🤖 AI Summary
To address geometric distortions and occlusion inconsistencies—two prevalent artifacts in video generation arising from static scene modeling—this paper introduces GeCo, a differentiable geometric consistency metric. GeCo jointly detects both artifacts by integrating residual optical flow with monocular depth priors and performing differentiable geometric reprojection to generate dense, interpretable consistency maps.
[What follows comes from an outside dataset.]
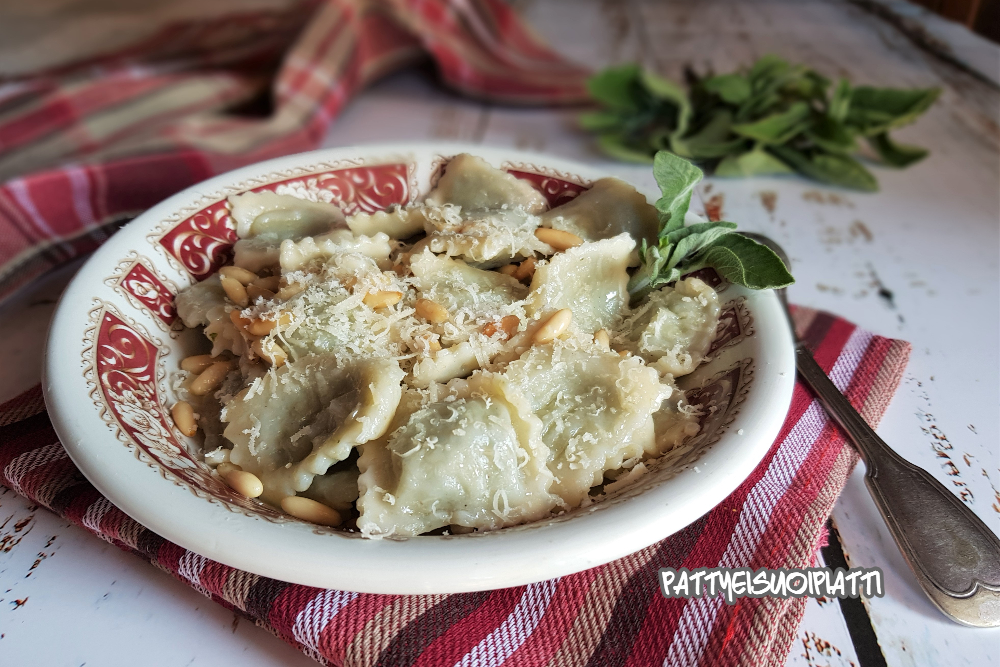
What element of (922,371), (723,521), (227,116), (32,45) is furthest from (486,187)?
(32,45)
Its key innovation lies in enabling training-free, model-agnostic guided optimization without fine-tuning or architecture-specific adaptation—overcoming limitations of prior methods that require model-specific tuning or parameter updates. Extensive evaluation across multiple state-of-the-art video generation models demonstrates that GeCo significantly suppresses geometric distortions and improves both geometric fidelity and spatiotemporal coherence of generated videos. By providing a general-purpose, plug-and-play metric for post-hoc analysis and optimization, GeCo establishes a new paradigm for universal video generation refinement.
📝 Abstract
We introduce GeCo, a geometry-grounded metric for jointly detecting geometric deformation and occlusion-inconsistency artifacts in static scenes. By fusing residual motion and depth priors, GeCo produces interpretable, dense consistency maps that reveal these artifacts. We use GeCo to systematically benchmark recent video generation models, uncovering common failure modes, and further employ it as a training-free guidance loss to reduce deformation artifacts during video generation.